Head, Watercolour on paper,42 x 30 cm by Akbar Padmasee

Known for his constant experiments, the “grammarian of art” was always learning and his observations appeared in his works in myriad ways. “He would remember the details and some elements would come into his work,” says Bhanu. Borrowing from Chinese writings and Paul Klee’s pedagogical diagrams, an integral part of his life and works were also verses from the Gita, Vedas and the Upanishads. The theories of aesthetics were prominent in his later works, including the metascapes in the ’70s — that brought together landscapes and cityscapes – where he referenced Kalidasa’s Abhijnanasakuntalam. If the mirror images in the ’90s depicted his concern with duality, in 1969, his Vision Exchange Workshop in Mumbai provided artists with resources to experiment with photography and filmmaking. In 2016, Greek Landscapes, one of his works from the Grey series that featured multidimensional greys, sold at an auction for Rs 19.19 crore. It had been in the possession of fellow artist and friend Krishen Khanna. “I had bought it in 1960 from (artist and collector) Bal Chhabda for Rs 1,000 through a phone conversation,” recalled Khanna in an interview to The Indian Express.

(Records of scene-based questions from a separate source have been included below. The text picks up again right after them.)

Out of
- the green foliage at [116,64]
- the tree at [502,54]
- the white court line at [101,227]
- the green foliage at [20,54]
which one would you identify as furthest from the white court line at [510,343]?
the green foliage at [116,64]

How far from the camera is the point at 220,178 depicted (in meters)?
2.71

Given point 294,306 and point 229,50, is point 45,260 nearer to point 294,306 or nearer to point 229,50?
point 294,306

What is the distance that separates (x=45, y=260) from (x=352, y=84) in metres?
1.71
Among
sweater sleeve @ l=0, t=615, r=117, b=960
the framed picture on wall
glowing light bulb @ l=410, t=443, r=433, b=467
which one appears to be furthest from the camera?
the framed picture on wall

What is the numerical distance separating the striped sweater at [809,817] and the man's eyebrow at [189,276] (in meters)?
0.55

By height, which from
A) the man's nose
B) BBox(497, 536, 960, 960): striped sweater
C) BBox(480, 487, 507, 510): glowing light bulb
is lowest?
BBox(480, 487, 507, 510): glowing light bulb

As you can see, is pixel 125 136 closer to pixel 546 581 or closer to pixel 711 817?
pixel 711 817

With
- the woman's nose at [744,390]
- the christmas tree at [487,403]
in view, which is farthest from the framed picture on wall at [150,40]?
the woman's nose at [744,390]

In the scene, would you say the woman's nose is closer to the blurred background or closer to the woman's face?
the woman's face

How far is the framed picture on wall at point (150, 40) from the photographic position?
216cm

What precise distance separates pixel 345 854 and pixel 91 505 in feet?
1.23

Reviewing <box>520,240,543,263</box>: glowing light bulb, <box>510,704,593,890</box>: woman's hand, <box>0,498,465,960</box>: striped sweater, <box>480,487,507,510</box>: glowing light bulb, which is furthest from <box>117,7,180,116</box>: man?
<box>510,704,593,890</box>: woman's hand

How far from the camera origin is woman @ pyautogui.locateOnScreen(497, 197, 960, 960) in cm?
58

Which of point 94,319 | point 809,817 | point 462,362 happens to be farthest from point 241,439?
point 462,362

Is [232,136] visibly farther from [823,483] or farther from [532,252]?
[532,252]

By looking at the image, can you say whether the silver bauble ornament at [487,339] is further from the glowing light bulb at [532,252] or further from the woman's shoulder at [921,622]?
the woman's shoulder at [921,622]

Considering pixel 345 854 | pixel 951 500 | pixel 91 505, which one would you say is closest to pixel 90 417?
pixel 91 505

The exhibition in Delhi, Bhanu notes, is a selection. There are several more works of the artist that are yet to become public. Of the works on display, there is a lot to interpret. The largely inward portraits hide more than they tell. It is, perhaps, what Padamsee intended for them, as he stated in the 2015 interview, “I draw my figures and forms from the world that I know intimately but viewers also find there is a sense of detachment or alienation in them. My figures are not heroic creatures, nor are they angst-ridden, shattered beings. They exist, and on their flesh and bones is stamped the experience of living.”